I. FACTS A. THE OFFENSE

At around midnight on October 4, 1995, Deputy Joe Alder pursued a vehicle after having received a complaint from Howard Roark that the vehicle was trespassing repeatedly on his property. During the pursuit, Alder obtained the license number and learned that the vehicle, a pickup truck, was registered to appellant's father. As Alder pursued the truck, it ran a stop sign and, despite rainy conditions, drove at speeds "well over 100 miles per hour," finally coming to rest off the road in the mud when the brakes locked up. Alder saw a tall, slender white male exit the passenger side of the truck and a short male exit the driver's side. He watched both men escape into the woods. Alder could not identify either person. Deputy Alder then went to appellant's nearby house. Although the house was "wide open" and the lights and television were on, no one responded to Alder's knocking.

After refusing to testify and being held in contempt, the Commonwealth's key witness, Michael Merchant, testified that he and appellant drove appellant's truck to Howard Roark's chicken house and that appellant was driving while Deputy Alder pursued them. Merchant also testified that, at the time of the offense, he was 6'1" tall and weighed 175 or 180 pounds. The Commonwealth asked the trial court to take judicial notice of the fact that appellant was "much shorter and much stockier" than Merchant. In finding appellant guilty, the trial court noted that Deputy Alder's testimony was "really undisputed" and that it was "clear to [the court] . . . that [Alder] saw [appellant] getting out of the driver seat."

These events are described more fully below. The issues of the lawfulness and propriety of the manner in which Merchant's testimony ultimately was obtained are not before us. Even assuming Merchant's rights were violated in one or more ways, matters upon which we express no opinion, appellant lacks standing to assert those issues.

B. PROCEEDINGS IN THE TRIAL COURT

Appellant was indicted on July 2, 1996, arrested, and released on bail. The Commonwealth's key witness, Michael Merchant, failed to appear for appellant's trial on October 17, 1996, and the Commonwealth requested a continuance. Counsel for appellant said he had no objection to "a joint motion for a continuance." Trial was reset for December 16, 1996, and Merchant again failed to appear.

[Rows of box annotation data]

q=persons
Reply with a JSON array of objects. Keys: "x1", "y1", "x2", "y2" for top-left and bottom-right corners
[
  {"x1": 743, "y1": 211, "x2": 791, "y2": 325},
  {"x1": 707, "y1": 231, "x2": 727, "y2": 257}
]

> _Challenges_:
1 - List every calendar date that appears in the court opinion excerpt.
2 - In the court opinion excerpt, what made the truck come to rest off the road in the mud?
These records were drawn from a separate source.

> _Results of the exercise_:
1 - October 4, 1995; July 2, 1996; October 17, 1996; December 16, 1996

2 - Its brakes locked up.